Dataset and DataTable in ADO.NET

The DataSet and DataTable objects are core components of ADO.NET, providing a rich, in-memory representation of data. They enable you to work with data independently of the data source, allowing for features like disconnected data access, data manipulation, and data caching.

Understanding the DataSet

A DataSet is an in-memory cache of DataTable objects. It can hold multiple tables, their relationships, and constraints. A DataSet is particularly useful when you need to work with data from multiple tables, or when you need to maintain data integrity through constraints and foreign keys in a disconnected environment.

Key Features of DataSet:

Understanding the DataTable

A DataTable represents a single table of data in memory. It is composed of rows and columns, and can be used to store, retrieve, and manipulate data. Each DataTable has a collection of DataColumn objects that define the schema (column names, data types, etc.) and a collection of DataRow objects that represent the data itself.

Key Features of DataTable:

Creating and Populating a DataSet

You can create a DataSet and populate it programmatically or by using a DataAdapter.

Programmatic Creation:


using System;
using System.Data;

public class DataSetExample
{
    public static void Main(string[] args)

• [Given task]
Answer these questions from the DataSet and DataTable page:
1. Besides multiple tables, what else can a DataSet hold?
2. Which collection of objects defines the schema of a DataTable?
3. What are the two ways to create and populate a DataSet?

• [Available data]
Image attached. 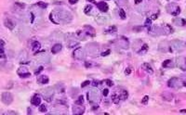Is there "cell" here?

• [Output of the task]
1. Their relationships and constraints.
2. A collection of DataColumn objects.
3. Programmatically, or by using a DataAdapter.